Chairman of the United States Commodity Futures Trading Commission (CFTC), Heath Tarbert, recently discussed crypto at Harvard Kennedy School as part of a series of lectures that revolved around financial regulations.

Tarbert talked about the agency and its stance on cryptocurrency, and how the CFTC team is still processing the information about this emerging space and figuring out two major issues of the industry.

He said that the two main setbacks with the majority of cryptocurrency projects are money laundering and terrorist funding. He said that FinCEN, the SEC and the CFTC have issued a joint statement two weeks ago detailing that if an individual or a business is being regarded as a regulated entity, or even if they are not but still handle digital assets, then anti-money laundering laws are still applicable to that individual/business.
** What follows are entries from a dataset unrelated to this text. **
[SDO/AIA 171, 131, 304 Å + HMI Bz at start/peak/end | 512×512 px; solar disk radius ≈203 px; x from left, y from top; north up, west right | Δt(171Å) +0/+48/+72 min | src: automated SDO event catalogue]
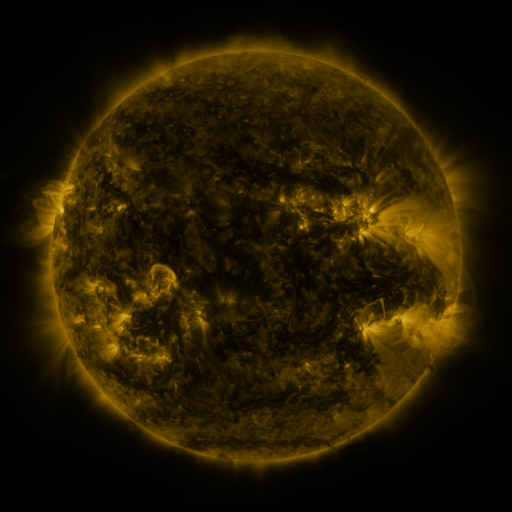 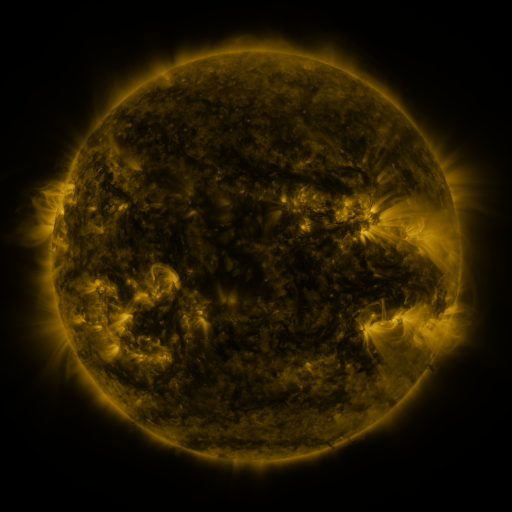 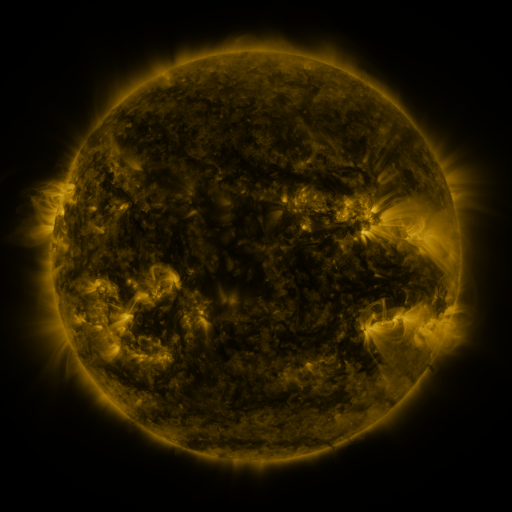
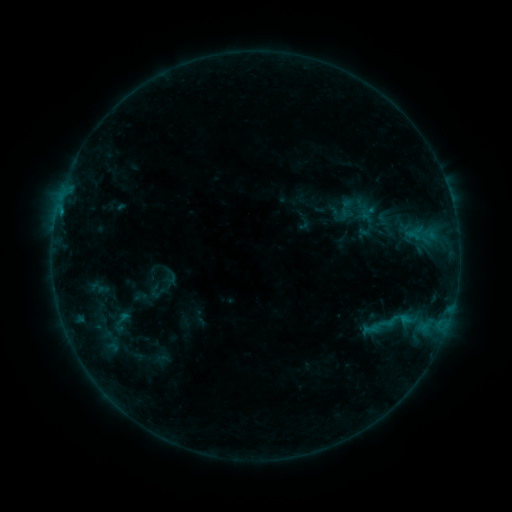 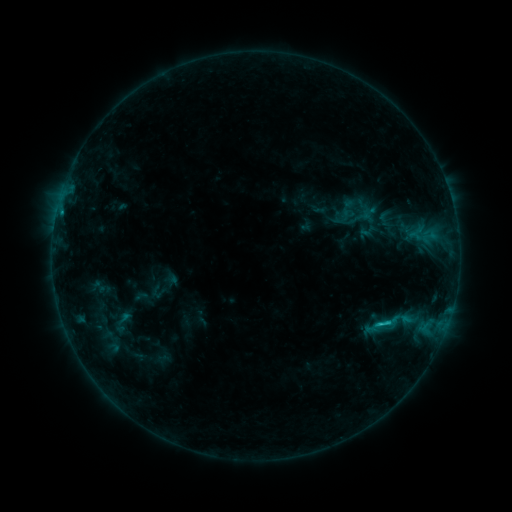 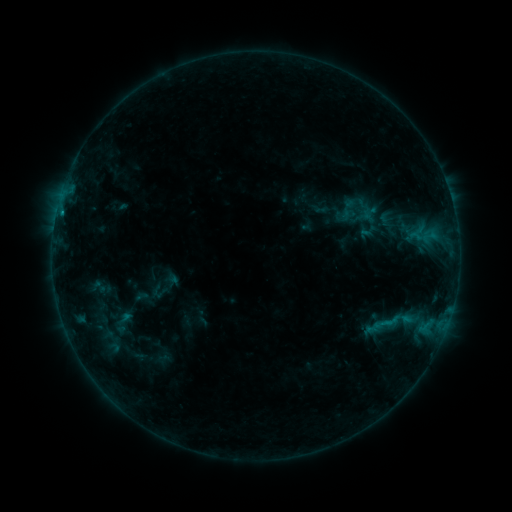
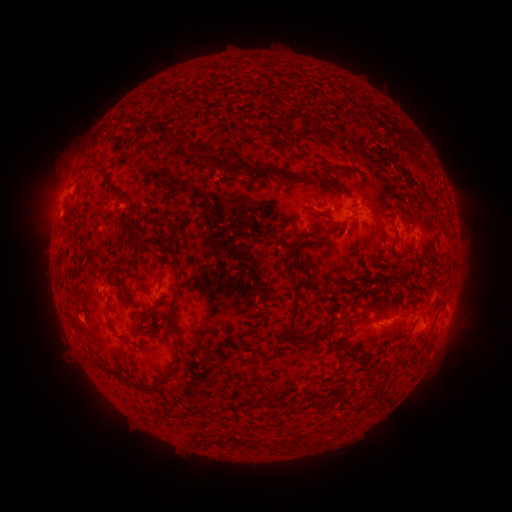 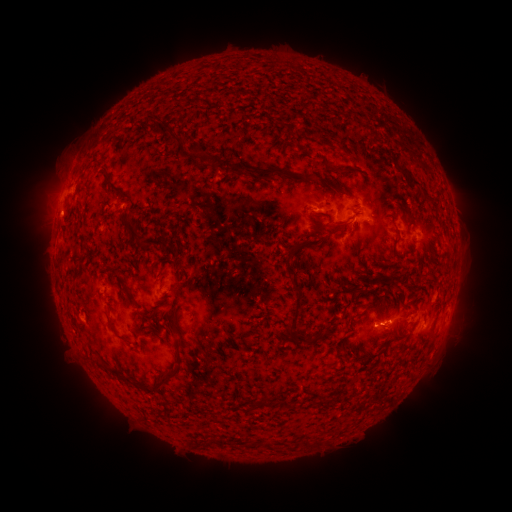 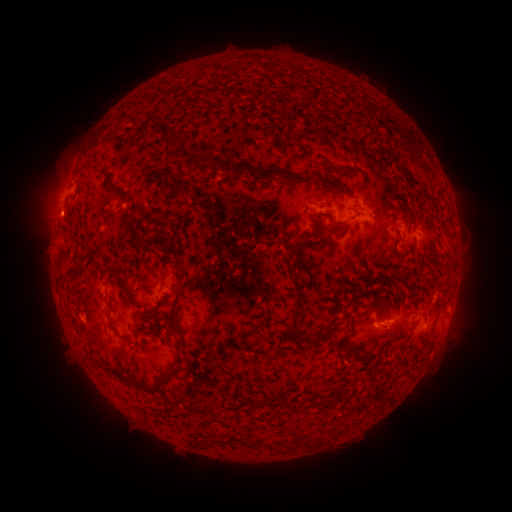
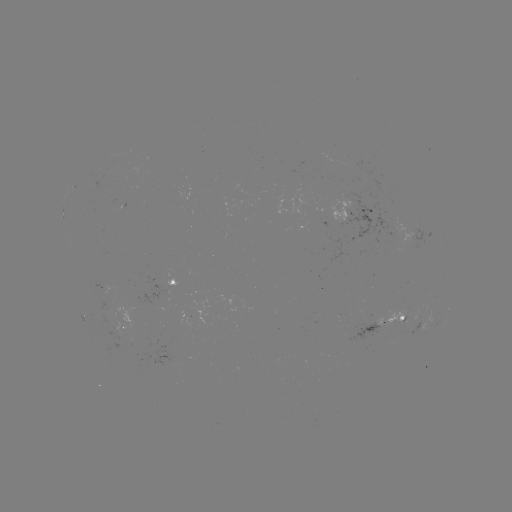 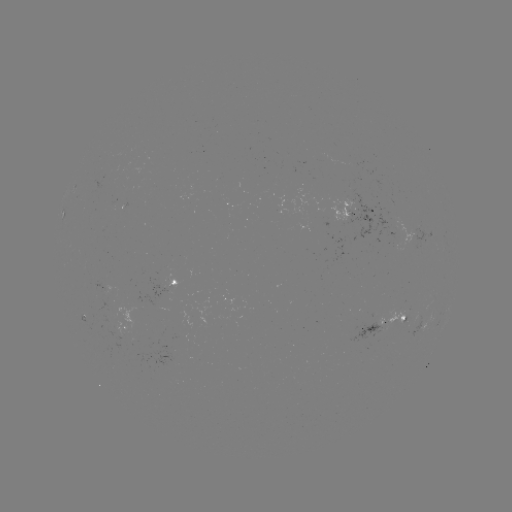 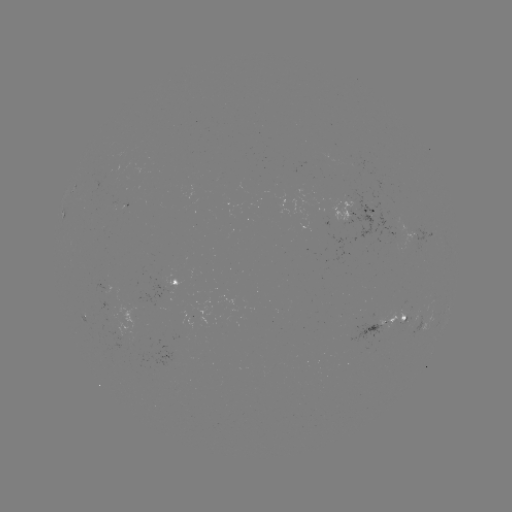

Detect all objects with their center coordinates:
C1.2 flare: (379, 323)
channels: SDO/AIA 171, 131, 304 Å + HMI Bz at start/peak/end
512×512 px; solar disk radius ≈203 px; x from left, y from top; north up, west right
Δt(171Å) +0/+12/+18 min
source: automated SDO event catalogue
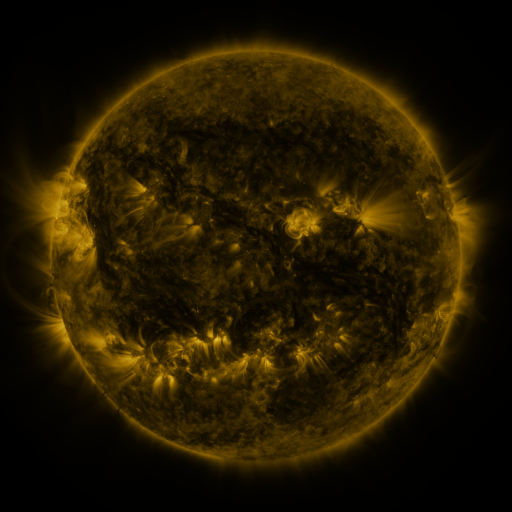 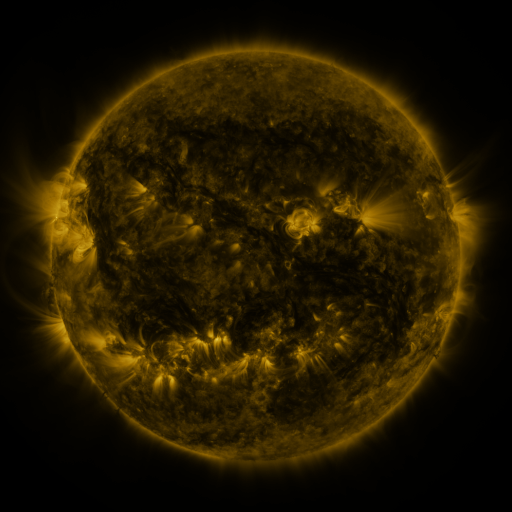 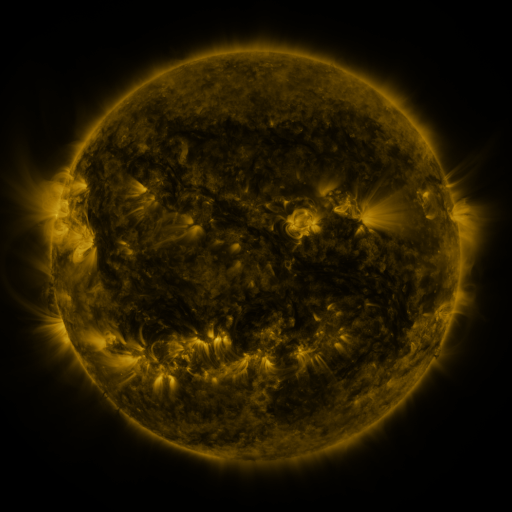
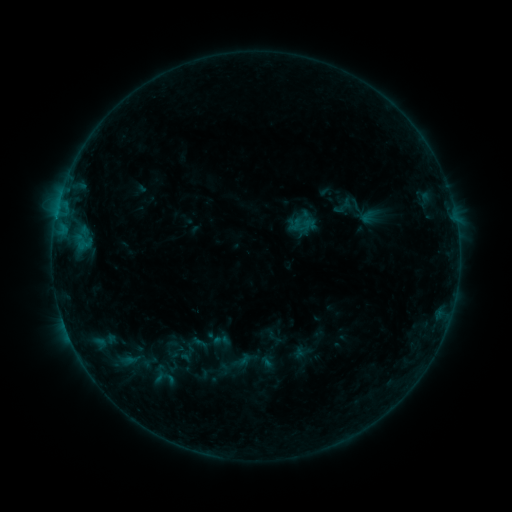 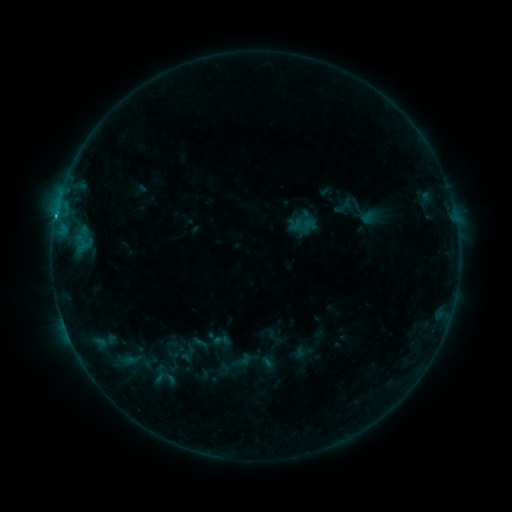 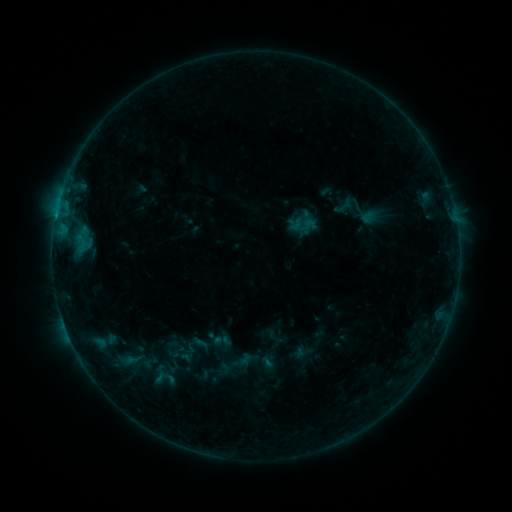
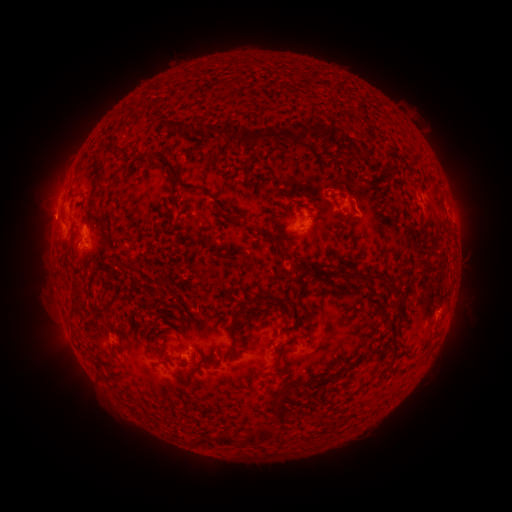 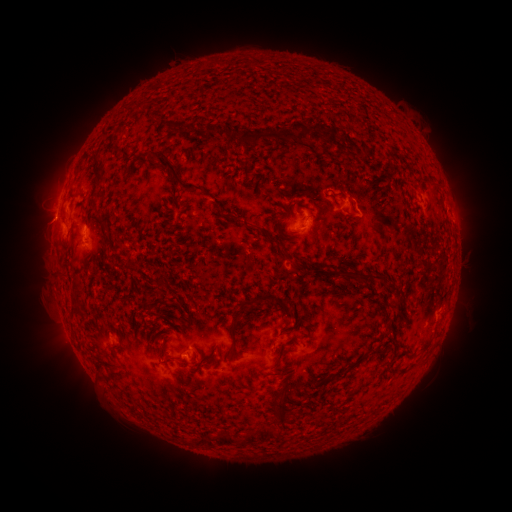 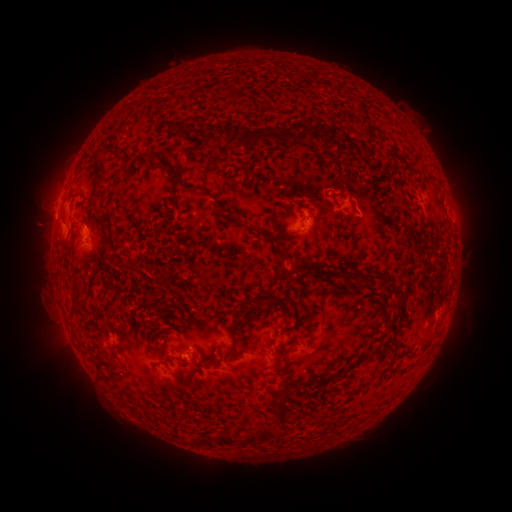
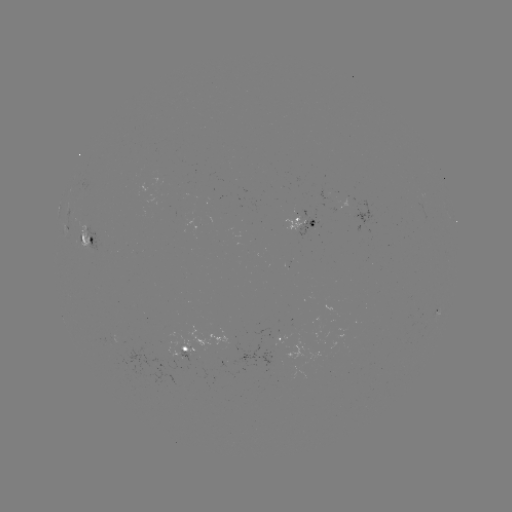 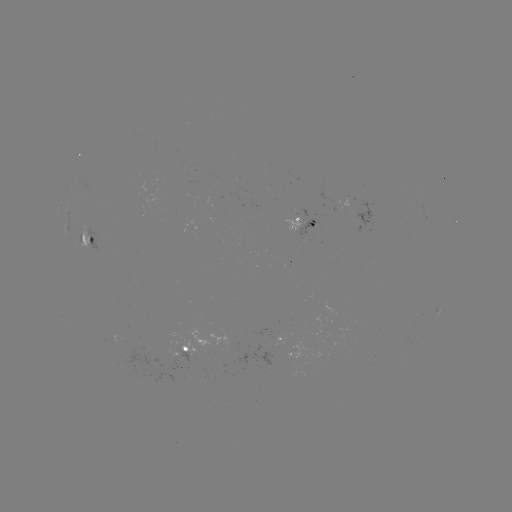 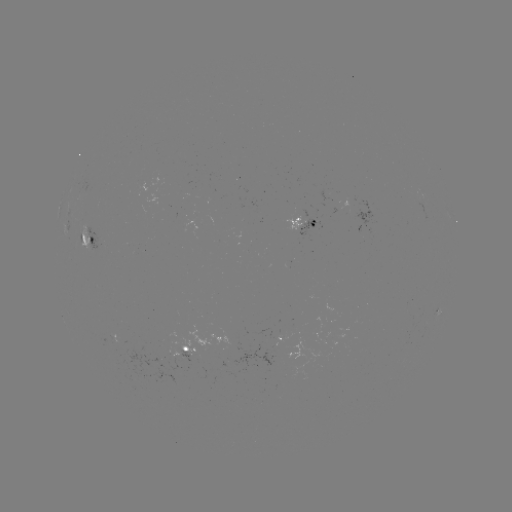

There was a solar flare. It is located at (56, 218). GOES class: B5.5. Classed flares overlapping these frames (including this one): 1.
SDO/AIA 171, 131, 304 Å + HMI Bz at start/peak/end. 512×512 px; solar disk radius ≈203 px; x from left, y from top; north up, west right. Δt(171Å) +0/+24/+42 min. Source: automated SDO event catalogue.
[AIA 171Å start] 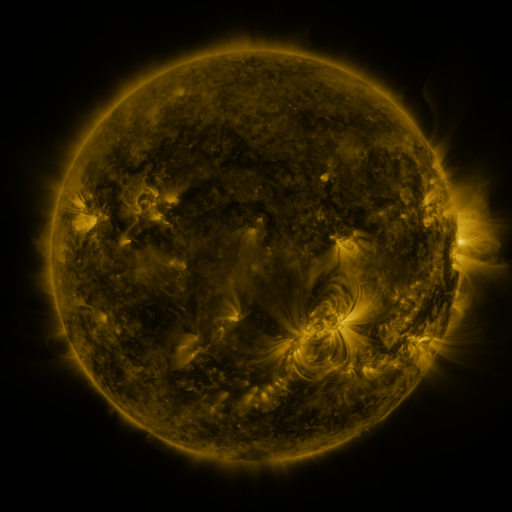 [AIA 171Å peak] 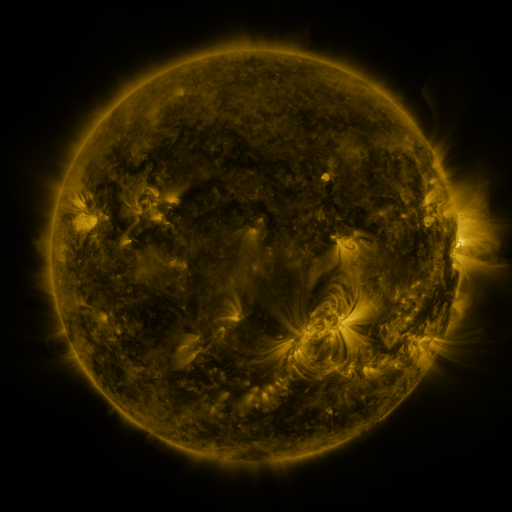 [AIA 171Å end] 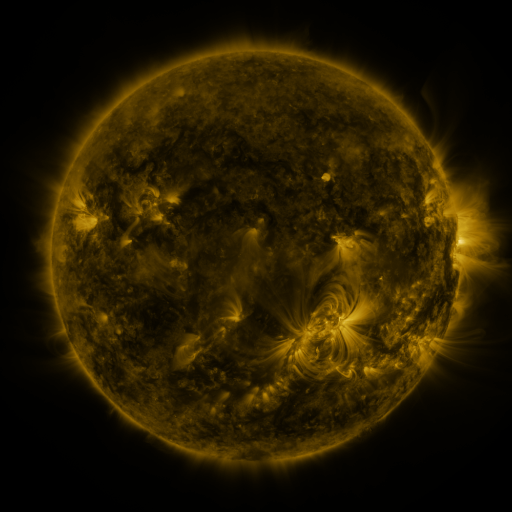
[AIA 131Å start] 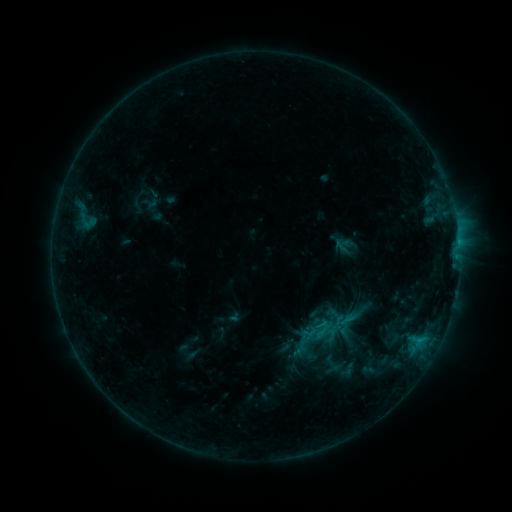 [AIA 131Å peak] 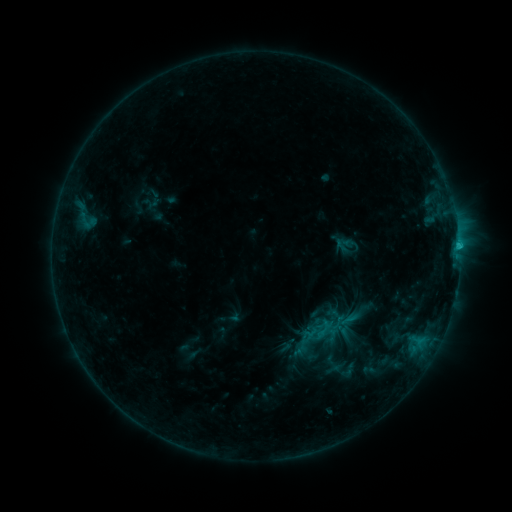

He further stated that the second issue is investor protection. Tarbert elaborated that there are initial coin offerings (ICOs) are issuing cryptocurrencies and digital assets that might be a cover for fraudulent schemes. According to Tarbert, guidance related to cryptocurrency in the industry is very limited, which brings up several debated issues such as margin trading, rightful ownership of digital assets and Facebook’s cryptocurrency project, Libra (which has been debated by lawmakers and regulators extensively).

Stablecoins Issues

He talked also about stablecoins, saying that when a digital asset is backed by a financial commodity there are a set of unaddressed questions, including backing issues, run risks and other matters included in the G7 report. Nevertheless, Tarbert still believes there is room for digital assets, as he thinks that for the first time there is a possibility of a global stablecoin. It does have its own set of issues of course, such as monetary policy and systemic risk, so the execution of this idea is still under discussion.

He also talked about how the agency can mark a business outside of its jurisdiction to protect markets and investors. He explained that if it’s a commodity, it falls within the jurisdiction of the CFTC; moreover, if it’s a derivative of a commodity, then it is also regulated and also has authority has to be enforced by the CFTC. And if it is a commodity that they don’t have a regulatory authority over, they do have authority for enforcement in cases of fraud and manipulation.

Theoretically, Tarbert said, the CFTC can go after cryptocurrency exchanges that are not registered with the CFTC or are not required to be registered, but are and there is any suspicion of fraud or manipulation occurring in the U.S.; because it would affect the markets of the counrtry, the CFTC has enforcement jurisdiction.